Convert the records into a two-column CSV with the columns "prompt" and "reply", beginning at the line containing "At what depth" and stopping after the line containing "30562 millimetres". Write one row per record, placing each value in a single quoted field with line breaks replaced by spaces.

> [Data]
..............................

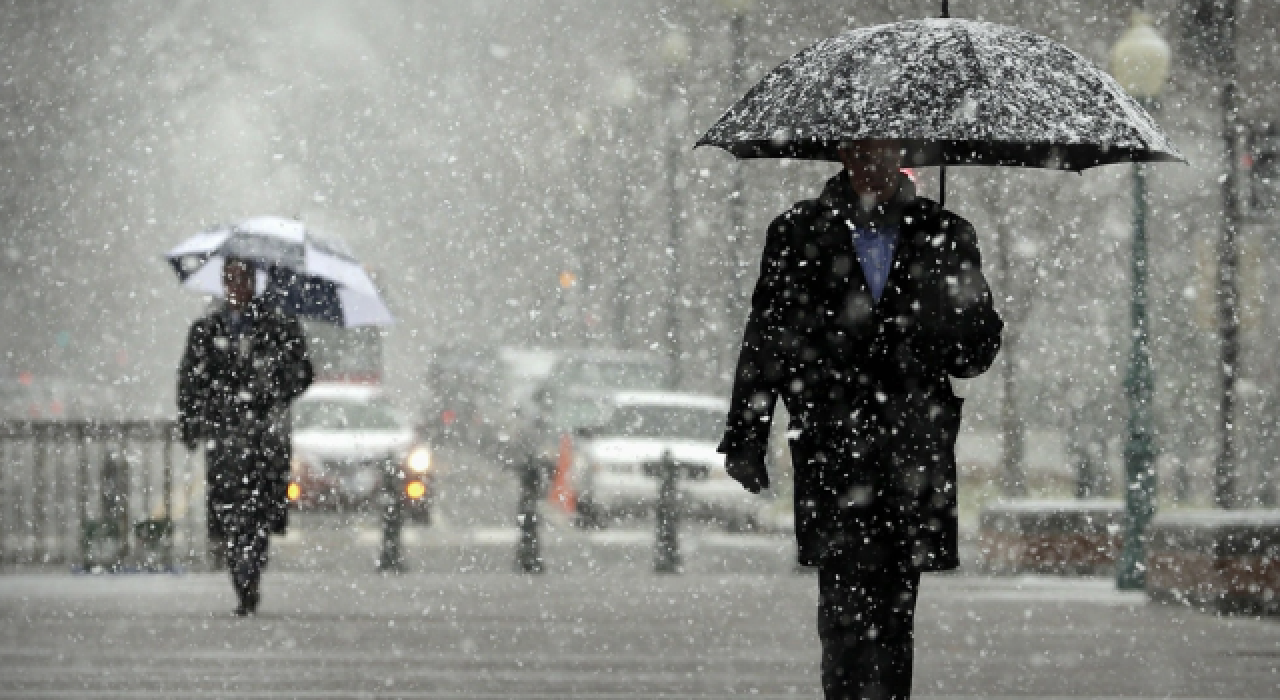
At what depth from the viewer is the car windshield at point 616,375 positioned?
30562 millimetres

..............................

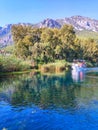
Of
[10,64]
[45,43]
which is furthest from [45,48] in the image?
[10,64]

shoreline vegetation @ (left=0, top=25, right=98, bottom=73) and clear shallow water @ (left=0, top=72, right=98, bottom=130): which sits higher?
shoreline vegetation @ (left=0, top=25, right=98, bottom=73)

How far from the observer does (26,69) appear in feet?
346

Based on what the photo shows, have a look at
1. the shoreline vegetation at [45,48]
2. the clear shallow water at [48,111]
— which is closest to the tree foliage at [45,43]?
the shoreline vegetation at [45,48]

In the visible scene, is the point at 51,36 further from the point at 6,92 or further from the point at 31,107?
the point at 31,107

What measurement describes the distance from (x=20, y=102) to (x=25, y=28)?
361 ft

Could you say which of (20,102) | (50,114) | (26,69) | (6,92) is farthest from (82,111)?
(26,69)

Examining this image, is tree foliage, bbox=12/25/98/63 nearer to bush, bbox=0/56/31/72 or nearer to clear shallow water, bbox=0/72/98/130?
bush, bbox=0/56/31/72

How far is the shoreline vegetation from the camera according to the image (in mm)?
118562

..............................

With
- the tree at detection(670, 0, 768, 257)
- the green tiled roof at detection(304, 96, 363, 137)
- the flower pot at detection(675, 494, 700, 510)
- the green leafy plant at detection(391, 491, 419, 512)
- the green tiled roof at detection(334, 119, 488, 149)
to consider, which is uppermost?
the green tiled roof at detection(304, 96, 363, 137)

..............................

> [Right answer]
prompt,reply
"At what depth from the viewer is the car windshield at point 616,375 positioned?","30562 millimetres"